Les choses se corsent pour la SNCM et pour ses actionnaires, Veolia Environnement (66% du capital), l'Etat (25%) et les salariés (9%). La décision tant redoutée est arrivée. Le tribunal de l'Union européenne a annulé ce mardi une décision de la Commission européenne qui avait validé des aides accordées par la France en 2002 et en 2006 à la compagnie de ferries. Avec à la clé, la menace d'un remboursement d'une somme que l'entreprise n'a pas.

Deux aides dans le collimateur

Les montants sont de deux ordres, l'un concernant un plan de restructuration de la SNCM en 2002 (22,5 millions sur un total de 76 millions perçus), l'autre celui de sa privatisation en 2006, où trois aides sont dans le collimateur: une recapitalisation de la SNCM pour 158 millions d'euros, un apport supplémentaire en capital par la CGMF (Compagnie générale maritime et financière, propriété de l'Etat français, qui détenait jusqu'alors la SNCM à 80% aux côtés de la SNCF) de 8,75 millions et une avance en compte courant pour 38,5 millions visant à financer un éventuel plan social. Sur ce volet, le montant à rembourser éventuellement est difficile à évaluer, car certaines aides d'Etat peuvent être compatibles avec les règles européennes. Pour autant, dans l'ancien gouvernement Fillon, on évoquait une menace de remboursement global de l'ordre de 30 à 50 millions d'euros.

"La Commission a commis des erreurs manifestes d'appréciation en constatant, d'une part, que certaines mesures du plan de restructuration de 2002 constituaient des aides d'Etat compatibles avec le marché commun et, d'autre part, que les mesures du plan de privatisation de 2006 ne constituaient pas des aides d'Etat", a souligné le tribunal. La Commission a fait savoir qu'elle "étudierait avec attention ce jugement et prendrait les mesures appropriées". La SNCM, s'est empressé de souligner qu'"à ce stade, il n'y a pas d'impact financier direct" de cette décision, dont elle va faire appel.

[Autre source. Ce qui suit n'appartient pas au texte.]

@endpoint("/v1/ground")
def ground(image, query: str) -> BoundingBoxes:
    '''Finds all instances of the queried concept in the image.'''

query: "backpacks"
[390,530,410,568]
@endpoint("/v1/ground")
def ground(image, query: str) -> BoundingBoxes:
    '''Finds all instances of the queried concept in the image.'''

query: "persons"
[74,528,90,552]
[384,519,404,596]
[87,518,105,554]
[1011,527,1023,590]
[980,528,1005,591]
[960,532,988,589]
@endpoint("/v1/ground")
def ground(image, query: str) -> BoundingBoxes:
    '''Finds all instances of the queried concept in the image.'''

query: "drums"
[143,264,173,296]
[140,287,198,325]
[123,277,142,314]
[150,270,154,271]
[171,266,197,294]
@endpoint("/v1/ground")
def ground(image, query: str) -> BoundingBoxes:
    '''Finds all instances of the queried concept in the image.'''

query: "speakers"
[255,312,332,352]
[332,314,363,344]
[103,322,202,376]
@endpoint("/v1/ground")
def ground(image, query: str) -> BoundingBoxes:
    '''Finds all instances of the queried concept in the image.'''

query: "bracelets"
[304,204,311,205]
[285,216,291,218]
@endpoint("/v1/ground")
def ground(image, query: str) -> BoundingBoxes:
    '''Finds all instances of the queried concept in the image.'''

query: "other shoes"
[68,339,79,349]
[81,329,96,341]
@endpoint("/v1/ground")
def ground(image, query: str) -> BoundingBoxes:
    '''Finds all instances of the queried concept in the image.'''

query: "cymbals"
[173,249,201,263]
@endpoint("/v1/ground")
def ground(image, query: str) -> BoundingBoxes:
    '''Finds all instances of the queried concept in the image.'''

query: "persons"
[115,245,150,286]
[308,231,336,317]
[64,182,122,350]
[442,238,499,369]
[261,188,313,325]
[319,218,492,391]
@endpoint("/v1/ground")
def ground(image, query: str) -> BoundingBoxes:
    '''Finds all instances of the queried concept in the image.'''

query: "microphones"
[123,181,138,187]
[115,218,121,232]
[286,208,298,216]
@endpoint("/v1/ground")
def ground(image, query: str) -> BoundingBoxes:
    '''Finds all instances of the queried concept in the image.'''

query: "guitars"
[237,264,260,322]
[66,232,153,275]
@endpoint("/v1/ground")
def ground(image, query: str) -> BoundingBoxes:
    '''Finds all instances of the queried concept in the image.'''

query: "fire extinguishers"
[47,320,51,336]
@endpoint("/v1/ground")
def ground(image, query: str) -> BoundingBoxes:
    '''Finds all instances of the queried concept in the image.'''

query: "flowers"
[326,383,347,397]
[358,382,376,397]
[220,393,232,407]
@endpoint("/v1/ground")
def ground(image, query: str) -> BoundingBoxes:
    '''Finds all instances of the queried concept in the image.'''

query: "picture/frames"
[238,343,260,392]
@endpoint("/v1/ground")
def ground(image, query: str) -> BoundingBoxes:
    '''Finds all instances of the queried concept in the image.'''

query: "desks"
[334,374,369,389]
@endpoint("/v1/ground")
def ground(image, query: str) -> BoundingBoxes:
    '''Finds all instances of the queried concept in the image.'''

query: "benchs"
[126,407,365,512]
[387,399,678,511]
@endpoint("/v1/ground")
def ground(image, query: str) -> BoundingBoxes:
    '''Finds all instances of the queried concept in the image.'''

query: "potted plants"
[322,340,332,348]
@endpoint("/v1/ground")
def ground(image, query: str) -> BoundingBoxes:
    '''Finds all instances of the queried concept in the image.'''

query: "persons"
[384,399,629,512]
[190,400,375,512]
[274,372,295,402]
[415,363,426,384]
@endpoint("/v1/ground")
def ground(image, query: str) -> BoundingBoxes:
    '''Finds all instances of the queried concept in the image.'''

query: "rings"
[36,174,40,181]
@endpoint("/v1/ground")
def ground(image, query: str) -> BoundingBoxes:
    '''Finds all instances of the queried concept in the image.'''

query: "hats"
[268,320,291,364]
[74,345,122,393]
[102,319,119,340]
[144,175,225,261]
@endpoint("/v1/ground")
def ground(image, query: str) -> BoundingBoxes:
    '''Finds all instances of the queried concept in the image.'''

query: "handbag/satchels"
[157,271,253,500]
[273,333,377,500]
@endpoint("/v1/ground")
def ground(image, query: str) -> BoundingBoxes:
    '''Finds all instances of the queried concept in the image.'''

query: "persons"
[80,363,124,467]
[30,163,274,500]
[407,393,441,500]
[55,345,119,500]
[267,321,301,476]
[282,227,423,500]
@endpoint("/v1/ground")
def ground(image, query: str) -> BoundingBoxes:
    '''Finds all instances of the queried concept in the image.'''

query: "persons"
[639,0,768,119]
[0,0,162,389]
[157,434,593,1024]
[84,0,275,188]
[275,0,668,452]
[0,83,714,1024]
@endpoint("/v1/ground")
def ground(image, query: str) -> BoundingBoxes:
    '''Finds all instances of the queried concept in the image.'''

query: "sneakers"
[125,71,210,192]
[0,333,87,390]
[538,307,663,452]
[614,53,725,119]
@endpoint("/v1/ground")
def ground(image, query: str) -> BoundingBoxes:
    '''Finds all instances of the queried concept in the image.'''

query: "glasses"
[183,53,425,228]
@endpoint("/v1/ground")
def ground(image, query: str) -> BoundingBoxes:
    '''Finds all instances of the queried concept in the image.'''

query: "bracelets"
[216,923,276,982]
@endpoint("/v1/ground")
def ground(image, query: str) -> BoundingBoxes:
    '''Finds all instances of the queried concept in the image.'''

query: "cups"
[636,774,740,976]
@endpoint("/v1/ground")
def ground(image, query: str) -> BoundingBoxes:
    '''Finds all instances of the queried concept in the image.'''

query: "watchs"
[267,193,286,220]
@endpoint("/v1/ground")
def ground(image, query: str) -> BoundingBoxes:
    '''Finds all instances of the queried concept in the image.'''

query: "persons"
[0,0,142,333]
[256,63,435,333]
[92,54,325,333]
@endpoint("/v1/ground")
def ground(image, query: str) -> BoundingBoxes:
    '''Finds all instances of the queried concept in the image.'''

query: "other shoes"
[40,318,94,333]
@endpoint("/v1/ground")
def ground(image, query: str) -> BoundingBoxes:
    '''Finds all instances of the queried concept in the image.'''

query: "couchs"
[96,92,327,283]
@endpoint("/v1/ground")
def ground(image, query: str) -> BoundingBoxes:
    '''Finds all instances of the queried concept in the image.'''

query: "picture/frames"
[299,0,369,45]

L'Etat va examiner avec Veolia les conséquences de cette décision

Dans un communiqué, le ministère des Finances a pris de la décision. "La question d?un éventuel pourvoi devant la Cour de justice de l'Union européenne est en cours d?examen, à la lumière de la motivation de la décision du tribunal de l?Union européenne", a indiqué Bercy, précisant que "l?Etat examinera avec l?actionnaire majoritaire Veolia les conséquences de cette décision et les suites à lui donner".

La SNCM va faire appel
Corsica Ferries, à l'origine du recours, a salué cet arrêt. "Petit à petit, nous parvenons à faire avancer et reconnaître une certaine logique dans ces dossiers où l'argent public coule à flot et où l'intervention de l'Etat a trop souvent distordu le marché au détriment d'une saine concurrence entre les compagnies maritimes", a commenté son directeur général, Pierre Mattei, dans un communiqué.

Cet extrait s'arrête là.